IMPE2023 Poster Presentations Growth and Syndromes (15 abstracts)
1Centro de Investigaciones Endocrinológicas Dr. Cesar Bergadá (CEDIE), CONICET – FEI – División de Endocrinología, Hospital de Niños Dr. Ricardo Gutiérrez, Buenos Aires, Argentina. 2Instituto de Biociencias, Biotecnología y Biología Traslacional (iB3), Facultad de Ciencias Exactas y Naturales, Universidad de Buenos Aires, Buenos Aires, Argentina. 3Dept. of Human Genetics, University of Michigan Medical School, MI 48198-5618, Ann Arbor, USA
Introduction: Beckwith-Wiedemann syndrome (BWS) is an overgrowth syndrome caused by genetic or epigenetic defects within the chromosome 11p15.5 region. BWS growth pattern with accelerated growth during infancy is widely known, and whenever there is a change in the expected growth, further investigation is warranted.
Objective: To describe a patient with BWS and growth failure.
Case report: A 3-month-old male infant born from non-consanguineous and healthy parents with history of polyhydramnios. Preterm with macrosomia (weight +2.03 DSD), presented with persistent episodes of hypoglycemia, macroglossia, nephromegaly, hepatomegaly, umbilical hernia, and typical ear creases. He was clinically diagnosed with classical BWS, scoring 10 on a scale where a score >4 is sufficient for the diagnosis. Recurrent hypoglycemia, as part of BWS at the time, was treated with diet adjustment, and the last episode was observed at age 1.5 years. At the age of 1 year, growth slowed down (growth velocity < 3rd centile), and at age of 3.5 years height was -4.2 SDS. Diagnosis of isolated growth hormone deficiency (GHD) was confirmed (maximum peak at GH provocative test of 0.96 ng/dL), and recombinant rhGH was started. Tumor surveillance remained negative.
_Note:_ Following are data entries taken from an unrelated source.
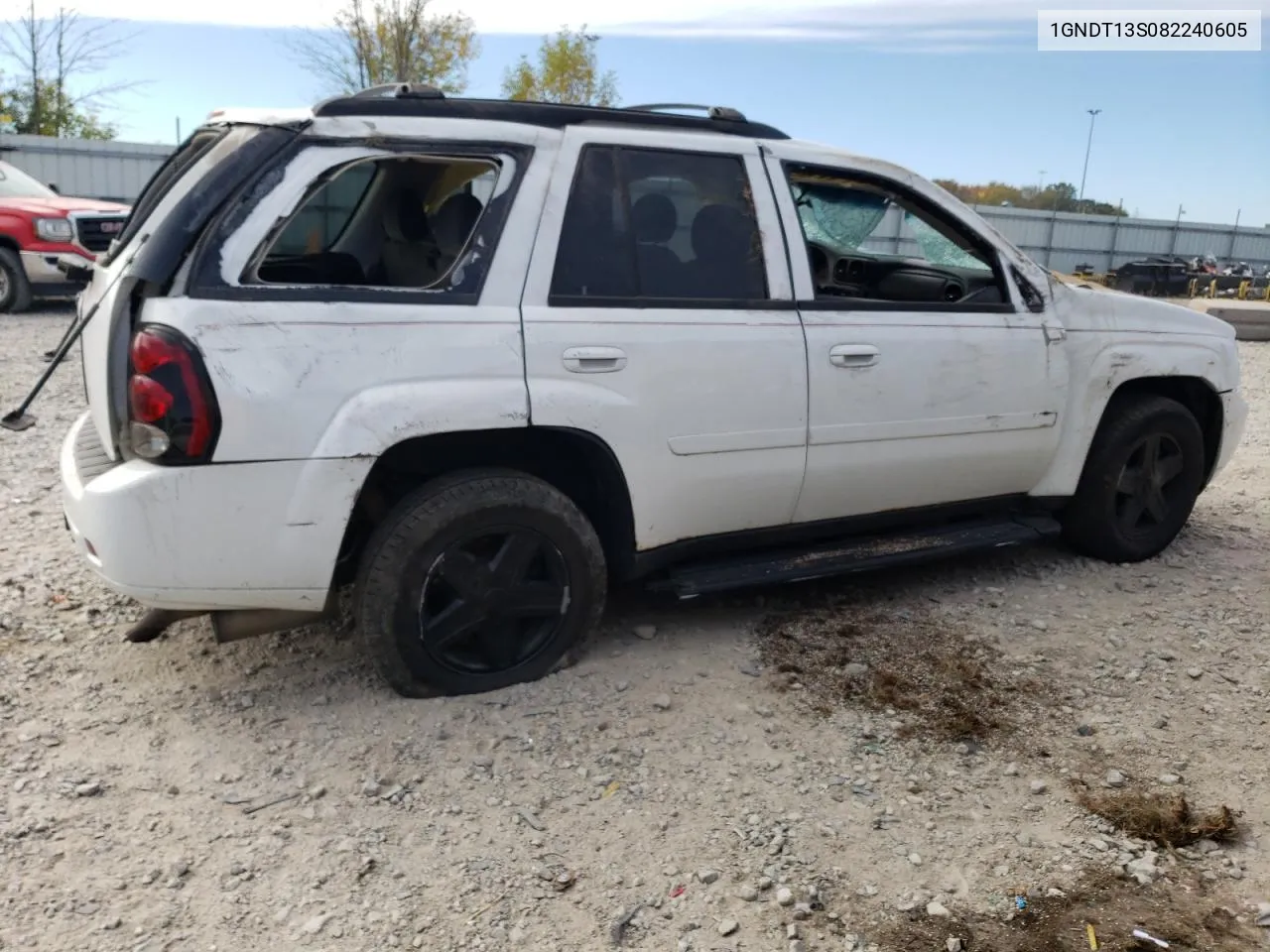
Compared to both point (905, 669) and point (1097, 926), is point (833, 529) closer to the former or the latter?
point (905, 669)

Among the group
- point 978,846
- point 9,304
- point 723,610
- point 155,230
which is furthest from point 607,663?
point 9,304

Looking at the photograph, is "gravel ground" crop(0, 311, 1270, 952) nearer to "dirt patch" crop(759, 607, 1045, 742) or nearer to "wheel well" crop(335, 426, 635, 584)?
"dirt patch" crop(759, 607, 1045, 742)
Methods: Genetic testing was performed to find unique causes for both disorders. Genomic DNA was isolated from peripheral lymphocytes. The GHD was investigated using a custom exon capture panel based on single-molecule molecular inversion probes sequencing (MIPS) containing 104 genes relevant for pituitary development. MS-MLPA (probemix ME030 targeting the imprinting center IC1 and IC2 in 11p15.5) was performed to evaluate epigenetic defects in 11p15.5.
Results: NGS revealed a homozygous pathogenic variant in the GH releasing hormone receptor (GHRHR): NC_000007.13(NM_000823.4):c.57+1G>A, chromosome 7, position 31003741 (GRCh37), known as “the Itabaianinha GHRHR mutation”. MS-MLPA showed a gain of methylation in IC1 and a loss of methylation in the IC2, confirming BWS with paternal uniparental disomy.
Conclusions: Our patient presents both BWS and GHD, leading to two concomitant pathogenic mechanisms of action affecting growth in opposite ways (overgrowth/growth retardation), and allowing for two different mechanisms of action for the development of hypoglycemia. Knowing the pathophysiology and the natural course of known diseases helped us to guide and reevaluate the diagnostic approach.
1 Brioude F. Nat Rev Endocrinol. 2018 Apr;14(4):229-249. doi: 10.1038/nrendo.2017.166.
2 Marinho CG, Growth Horm IGF Res. 2018 Aug;41:71-74. doi: 10.1016/j.ghir.2018.03.004.